#### Teks Hasil Ekstraksi:

┄┄┄┄┄┄

Baca berita tanpa iklan. Gabung Kompas.com+

Film Jamal, Kisah Tentang "Janda Malaysia" di Lombok

Kompas.com - 01/12/2020, 00:19 WIB
Fitri Rachmawati,
Robertus Belarminus

Tim Redaksi

MATARAM, KOMPAS.com - Sebuah lanskap perbukitan yang tandus dangan sebatang pohon bidara yang berdiri tegak di kanan layar dan sebuah rumah gubuk beratap ilalang di bagian kiri, adalah frame tunggal film ini. 

Seorang perempuan menjemur pakaian di samping rumah bedeknya, sekitar 50 meter dari rumah itu di bawah pohon Bidara anak perempuannya tengah bermain ayunan.

Suara angin dan gonggongan anjing kampung membuka dialog dengan teriakan seorang anak yang berlari bersama kawannya.

Sementara seorang anak perempuan, yang diperankan Maizatunnauri tengah bermain ayunan di bawah pohon Bidara.

Baca juga: 12 TKI Ilegal Diselamatkan dari Upaya Penyelundupan ke Luar Negeri

"Saik, saik, tuake, saik (bibi, bibi, paman, bibi)," teriak sang anak dalam film itu dengan bahasa Sasak (bahasa daerah warga Lombok) yang khas.

┄┄┄┄┄┄

#### Data:
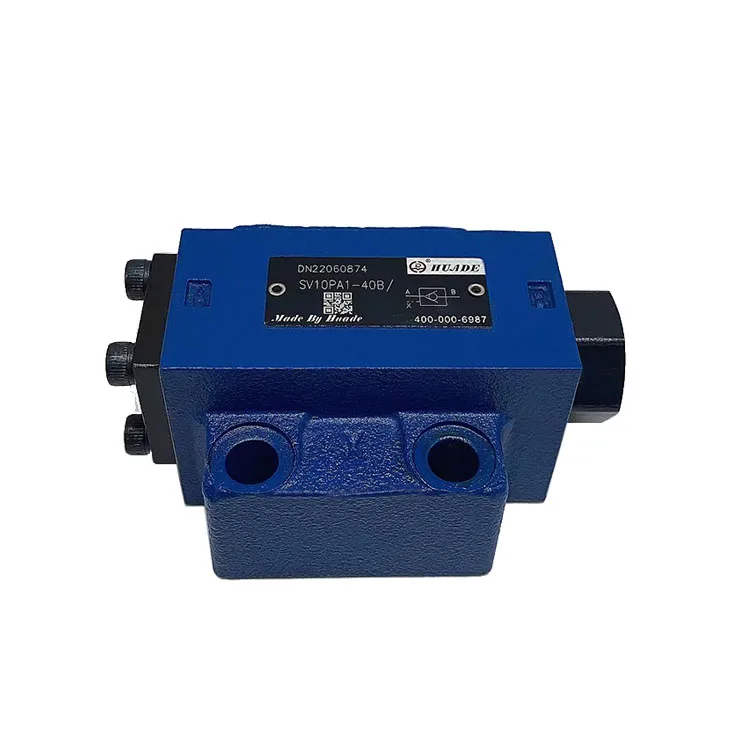 

Huade hydraulic control one-way valve SV10PA1-30B SV10PA1-40B SV10PA2-30B SV10PA2-40B SV10PB1-30B SV10PB1-40B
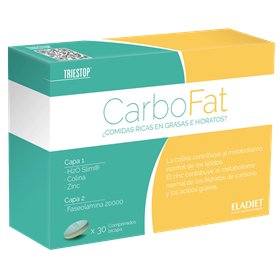 Eladiet Triestop Carbofat 30 Comp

┄┄┄┄┄┄

#### Tugas Anda:
1/ Jawab dari artikel film Jamal:
(a) Pohon apa yang berdiri tegak di kanan layar?
(b) Siapa yang memerankan anak perempuan yang bermain ayunan?
(c) Dalam bahasa apa sang anak berteriak?
2/ Ulangi kata demi kata bagian artikel film Jamal dari "Seorang perempuan menjemur" sampai "tengah bermain ayunan.".
Jawablah hanya berdasarkan artikel film Jamal.

#### Jawaban Tertulis:
1/
(a) Pohon bidara.
(b) Maizatunnauri.
(c) Bahasa Sasak.

2/
Seorang perempuan menjemur pakaian di samping rumah bedeknya, sekitar 50 meter dari rumah itu di bawah pohon Bidara anak perempuannya tengah bermain ayunan.